Bartlett Mayor David Parsons gives his first State of the City address
Bartlett Mayor David Parsons gives his State of the City address on Feb. 14 during a Bartlett Area Chamber of Commerce luncheon. (Mark Weber/The Daily Memphian)
Passion was at the heart of new Bartlett Mayor David Parsons’ first State of the City address delivered during Tuesday’s monthly Bartlett Area Chamber of Commerce luncheon.
After just 45 days as the suburb’s mayor, Parsons talked about what he and his staff have done since the first of the year and his plans for the suburb’s future.
“We’ve been aggressively working hard on so many fronts,” Parsons said.
Those fronts include trying to identify a new industrial park area in northwest Bartlett, working with the chamber to address some of Bartlett’s empty commercial spaces and meeting with Memphis officials last Friday about ongoing sewer capacity issues.
“We had a very good meeting on Friday with Mayor (Jim) Strickland. We’re sitting down and looking at solutions that we’re both happy with,” Parsons said of the options to improve Fletcher Creek sewer capacity issues.
Parsons, who has been a Bartlett resident for 43 years, graduated from Bartlett High School, and throughout his time living there, he has served on more than 30 boards and commissions for the city.
“One of my core principles is: We want to have a community so that when your child, your grandchild graduates from Bartlett High School, there’s the amenities here so they want to stay,” said Parsons, who served five terms as Bartlett alderman from 2002 to 2022. “There’s a path for them from the high school through TCAT (Tennessee College of Applied Technology) to an employment picture, and not at minimum wage.”
The mayor, who won against three other candidates in November, also wants to address the city’s empty commercial spaces.

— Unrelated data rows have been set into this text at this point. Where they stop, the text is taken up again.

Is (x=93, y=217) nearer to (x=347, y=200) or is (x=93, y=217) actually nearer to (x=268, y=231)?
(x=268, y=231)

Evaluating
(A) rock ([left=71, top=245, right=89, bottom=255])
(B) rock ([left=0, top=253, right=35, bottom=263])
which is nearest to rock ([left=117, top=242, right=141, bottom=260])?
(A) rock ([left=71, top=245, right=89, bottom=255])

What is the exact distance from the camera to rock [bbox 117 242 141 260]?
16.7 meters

Currently, Bartlett’s commercial vacancy rate sits near 3%. Parsons and city officials have already met several times this year with the chamber to discuss ways to get tenants into those vacant spots.

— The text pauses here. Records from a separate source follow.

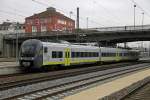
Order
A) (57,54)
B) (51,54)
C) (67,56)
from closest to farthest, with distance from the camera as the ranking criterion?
1. (51,54)
2. (57,54)
3. (67,56)

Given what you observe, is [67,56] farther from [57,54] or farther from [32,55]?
[32,55]

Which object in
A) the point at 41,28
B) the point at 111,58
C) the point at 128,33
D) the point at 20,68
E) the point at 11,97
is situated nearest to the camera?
the point at 11,97

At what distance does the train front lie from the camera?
30203 millimetres

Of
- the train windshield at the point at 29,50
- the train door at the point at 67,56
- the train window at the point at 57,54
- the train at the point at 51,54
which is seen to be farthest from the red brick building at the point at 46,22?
the train windshield at the point at 29,50

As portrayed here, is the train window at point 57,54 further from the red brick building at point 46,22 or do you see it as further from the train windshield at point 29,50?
the red brick building at point 46,22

“I want somebody working totally on that 3%,” Parsons said. “We’re going to identify benchmarks and give them a targeted list of our top five to really aggressively seek some of these biggest places.”

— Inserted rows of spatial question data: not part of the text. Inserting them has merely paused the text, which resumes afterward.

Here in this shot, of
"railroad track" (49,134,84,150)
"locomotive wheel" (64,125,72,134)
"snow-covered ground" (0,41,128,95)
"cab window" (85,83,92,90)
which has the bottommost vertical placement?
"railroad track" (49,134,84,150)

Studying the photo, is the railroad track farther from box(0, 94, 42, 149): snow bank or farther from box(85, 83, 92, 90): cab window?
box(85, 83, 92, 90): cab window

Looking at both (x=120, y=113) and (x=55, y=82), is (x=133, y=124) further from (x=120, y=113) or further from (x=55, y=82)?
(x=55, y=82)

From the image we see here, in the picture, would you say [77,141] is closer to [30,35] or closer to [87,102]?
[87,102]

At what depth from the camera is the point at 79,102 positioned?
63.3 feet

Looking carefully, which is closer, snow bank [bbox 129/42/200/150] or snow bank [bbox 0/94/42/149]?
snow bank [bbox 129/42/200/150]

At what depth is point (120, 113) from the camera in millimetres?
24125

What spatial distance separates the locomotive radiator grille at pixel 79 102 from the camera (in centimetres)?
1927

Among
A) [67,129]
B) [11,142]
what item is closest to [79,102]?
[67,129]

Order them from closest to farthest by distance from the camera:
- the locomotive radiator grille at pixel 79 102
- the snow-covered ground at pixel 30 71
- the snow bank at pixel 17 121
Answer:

Since the first of the year, he and his staff have also been meeting with some of the city’s largest landowners in hopes to find more space for an industrial development park.
“We’re looking at places that would help us grow either with distribution or hopefully industrial manufacturing that would assist BlueOval (City), with access to the (Tenn.) 385,” Parsons said.
Parsons, a general contractor and former president of the Tennessee Home Builders Association, also touted the fact that the Bartlett Police Department is adding more personnel, taking its numbers up to 140 uniformed officers.
As proof of his trust in the city and its employees, Parsons noted that the top positions in his administration are locals who know Bartlett well.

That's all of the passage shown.